What does this have to do with Cheney?
The vice president's lawyer advocated what was considered the memo's most radical claim: that the president may authorize any interrogation method, even if it crosses the line into torture. U.S. and treaty laws forbidding any person to "commit torture," that passage stated, "do not apply" to the commander in chief, because Congress "may no more regulate the President's ability to detain and interrogate enemy combatants than it may regulate his ability to direct troop movements on the battlefield."
That's not radical, it's unthinkable.

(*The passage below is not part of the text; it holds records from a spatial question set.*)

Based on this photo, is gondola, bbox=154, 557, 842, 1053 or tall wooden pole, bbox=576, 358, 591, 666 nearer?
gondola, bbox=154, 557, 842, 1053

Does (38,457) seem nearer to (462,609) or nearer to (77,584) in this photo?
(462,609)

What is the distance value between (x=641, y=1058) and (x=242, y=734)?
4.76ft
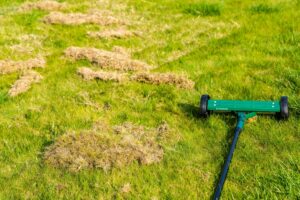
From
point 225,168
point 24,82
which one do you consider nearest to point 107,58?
point 24,82

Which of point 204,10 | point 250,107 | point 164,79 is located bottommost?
point 164,79

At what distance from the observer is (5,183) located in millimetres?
5066

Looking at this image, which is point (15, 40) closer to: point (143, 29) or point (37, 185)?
point (143, 29)

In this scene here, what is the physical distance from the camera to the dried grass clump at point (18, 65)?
7.68 m

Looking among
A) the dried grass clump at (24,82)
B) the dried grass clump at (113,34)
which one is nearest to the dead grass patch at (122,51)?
the dried grass clump at (113,34)

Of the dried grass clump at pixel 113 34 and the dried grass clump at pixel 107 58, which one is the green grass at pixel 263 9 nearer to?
the dried grass clump at pixel 113 34

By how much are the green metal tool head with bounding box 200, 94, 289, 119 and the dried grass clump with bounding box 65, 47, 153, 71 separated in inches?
83.7

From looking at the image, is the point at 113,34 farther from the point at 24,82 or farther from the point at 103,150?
the point at 103,150

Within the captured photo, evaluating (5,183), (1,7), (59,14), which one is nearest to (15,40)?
(59,14)

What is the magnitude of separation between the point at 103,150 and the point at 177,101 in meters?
1.63

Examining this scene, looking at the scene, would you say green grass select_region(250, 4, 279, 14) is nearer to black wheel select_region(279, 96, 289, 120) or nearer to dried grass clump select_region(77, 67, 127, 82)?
dried grass clump select_region(77, 67, 127, 82)

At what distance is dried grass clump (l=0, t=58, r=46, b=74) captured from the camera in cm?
768

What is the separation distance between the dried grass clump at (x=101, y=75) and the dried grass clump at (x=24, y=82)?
2.47ft

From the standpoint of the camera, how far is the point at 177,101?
6410 millimetres
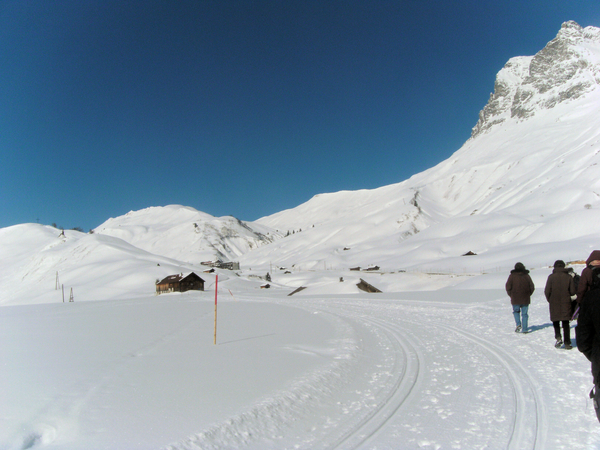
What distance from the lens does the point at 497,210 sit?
117 m

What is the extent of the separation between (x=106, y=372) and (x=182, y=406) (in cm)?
272

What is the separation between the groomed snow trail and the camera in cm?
489

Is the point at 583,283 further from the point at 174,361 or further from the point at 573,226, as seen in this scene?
the point at 573,226

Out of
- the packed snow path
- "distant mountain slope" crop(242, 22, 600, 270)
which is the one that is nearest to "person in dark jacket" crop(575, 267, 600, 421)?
the packed snow path

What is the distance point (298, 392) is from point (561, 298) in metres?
6.92

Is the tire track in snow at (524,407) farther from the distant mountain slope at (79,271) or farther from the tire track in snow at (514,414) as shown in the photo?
the distant mountain slope at (79,271)

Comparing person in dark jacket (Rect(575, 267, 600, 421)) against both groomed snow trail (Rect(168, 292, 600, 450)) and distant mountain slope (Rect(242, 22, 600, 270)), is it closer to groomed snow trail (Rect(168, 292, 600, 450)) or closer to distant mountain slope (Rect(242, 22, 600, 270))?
groomed snow trail (Rect(168, 292, 600, 450))

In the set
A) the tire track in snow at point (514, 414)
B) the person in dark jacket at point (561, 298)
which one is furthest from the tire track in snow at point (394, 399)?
the person in dark jacket at point (561, 298)

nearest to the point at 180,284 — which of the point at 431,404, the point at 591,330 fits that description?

There is NO legal justification to suppose that anyone, including the president, can simply disregard a law. And if there were any reason to claim that executive authority could supersede certain congressional actions, it would not apply to an international treaty.

Another bit:
Even so, Cheney's losses were not always as they appeared.

On Oct. 5, 2005, the Senate voted 90 to 9 in favor of McCain's Detainee Treatment Act, which included the Geneva language [Read the bill]. It was, by any measure, a rebuke to Cheney. Bush signed the bill into law. "Well, I don't win all the arguments," Cheney told the Wall Street Journal.

Yet he and Addington found a roundabout path to the exceptions they sought for the CIA, as allies in Congress made little-noticed adjustments to the bill.

The final measure confined only the Defense Department to the list of interrogation techniques specified in a new Army field manual. No techniques were specified for CIA officers, who were forbidden only in general terms to employ "cruel" or "inhuman" methods. Crucially, the new law said those words would be interpreted in light of U.S. constitutional law. That made a big difference to Cheney.

The Supreme Court has defined cruelty as an act that "shocks the conscience" under the circumstances. Addington suggested, according to another government lawyer, that harsh methods would be far less shocking under circumstances involving a mass-casualty terrorist threat. Cheney may have alluded to that advice in an interview with ABC's "Nightline" on Dec. 18, 2005, saying that "what shocks the conscience" is to some extent "in the eye of the beholder."